→ **OBJECTIVE**: Return the material below word for word, with nothing added, removed, or changed.
------------
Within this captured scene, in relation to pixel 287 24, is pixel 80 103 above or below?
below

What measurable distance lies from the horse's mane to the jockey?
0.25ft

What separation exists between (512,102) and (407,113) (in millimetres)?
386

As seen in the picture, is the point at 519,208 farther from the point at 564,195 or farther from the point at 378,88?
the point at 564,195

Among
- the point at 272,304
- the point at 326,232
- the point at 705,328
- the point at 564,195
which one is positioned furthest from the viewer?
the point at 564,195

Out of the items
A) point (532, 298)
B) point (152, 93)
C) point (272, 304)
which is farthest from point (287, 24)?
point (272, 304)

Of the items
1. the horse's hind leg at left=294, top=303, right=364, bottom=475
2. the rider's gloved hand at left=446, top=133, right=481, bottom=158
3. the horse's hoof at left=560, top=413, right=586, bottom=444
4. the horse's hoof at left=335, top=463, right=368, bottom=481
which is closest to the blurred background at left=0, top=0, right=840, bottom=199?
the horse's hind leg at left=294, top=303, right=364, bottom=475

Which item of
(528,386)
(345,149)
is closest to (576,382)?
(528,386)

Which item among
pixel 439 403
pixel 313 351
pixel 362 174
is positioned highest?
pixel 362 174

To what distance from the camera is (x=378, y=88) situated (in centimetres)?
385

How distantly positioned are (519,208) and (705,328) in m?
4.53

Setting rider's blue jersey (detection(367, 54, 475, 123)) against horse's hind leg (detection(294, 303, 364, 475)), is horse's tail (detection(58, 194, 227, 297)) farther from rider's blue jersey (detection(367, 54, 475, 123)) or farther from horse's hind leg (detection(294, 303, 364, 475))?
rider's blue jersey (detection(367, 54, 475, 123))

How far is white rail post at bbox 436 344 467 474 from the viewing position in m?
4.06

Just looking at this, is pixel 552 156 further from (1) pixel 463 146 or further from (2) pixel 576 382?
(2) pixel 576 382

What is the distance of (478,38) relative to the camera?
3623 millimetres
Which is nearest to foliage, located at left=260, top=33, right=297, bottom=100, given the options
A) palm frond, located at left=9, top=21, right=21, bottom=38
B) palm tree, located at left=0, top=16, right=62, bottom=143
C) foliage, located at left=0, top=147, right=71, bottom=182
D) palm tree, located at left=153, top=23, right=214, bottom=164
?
------------
→ **OUTPUT OF THE TASK**:
Within this captured scene, in relation to pixel 287 24, is pixel 80 103 above or below?
below

What measurable distance lies from the horse's mane to the jockey?
0.25ft

What separation exists between (512,102) and (407,113) (in millimetres)?
386

As seen in the picture, is the point at 519,208 farther from the point at 564,195 or farther from the point at 378,88?
the point at 564,195

Among
- the point at 272,304
- the point at 326,232
- the point at 705,328
- the point at 564,195
which one is positioned furthest from the viewer?
the point at 564,195

Out of the items
A) point (532, 298)
B) point (152, 93)
C) point (272, 304)
which is farthest from point (287, 24)?
point (272, 304)

Of the items
1. the horse's hind leg at left=294, top=303, right=364, bottom=475
2. the rider's gloved hand at left=446, top=133, right=481, bottom=158
3. the horse's hoof at left=560, top=413, right=586, bottom=444
4. the horse's hoof at left=335, top=463, right=368, bottom=481
which is closest to the blurred background at left=0, top=0, right=840, bottom=199?
the horse's hind leg at left=294, top=303, right=364, bottom=475

Which item of
(528,386)
(345,149)
is closest to (576,382)?
(528,386)

Which item among
pixel 439 403
pixel 313 351
pixel 362 174
is positioned highest?
pixel 362 174

To what distance from the camera is (x=378, y=88) situated (in centimetres)?
385

How distantly positioned are (519,208) and (705,328) in m?
4.53

Setting rider's blue jersey (detection(367, 54, 475, 123)) against horse's hind leg (detection(294, 303, 364, 475)), is horse's tail (detection(58, 194, 227, 297)) farther from rider's blue jersey (detection(367, 54, 475, 123)) or farther from horse's hind leg (detection(294, 303, 364, 475))?
rider's blue jersey (detection(367, 54, 475, 123))

How far is white rail post at bbox 436 344 467 474 from the viewing position in m?
4.06

Just looking at this, is pixel 552 156 further from (1) pixel 463 146 or further from (2) pixel 576 382?
(2) pixel 576 382

What is the distance of (478,38) relative to the camera?
3623 millimetres
Which is nearest to foliage, located at left=260, top=33, right=297, bottom=100, given the options
A) palm frond, located at left=9, top=21, right=21, bottom=38
B) palm tree, located at left=0, top=16, right=62, bottom=143
C) foliage, located at left=0, top=147, right=71, bottom=182
D) palm tree, located at left=153, top=23, right=214, bottom=164
?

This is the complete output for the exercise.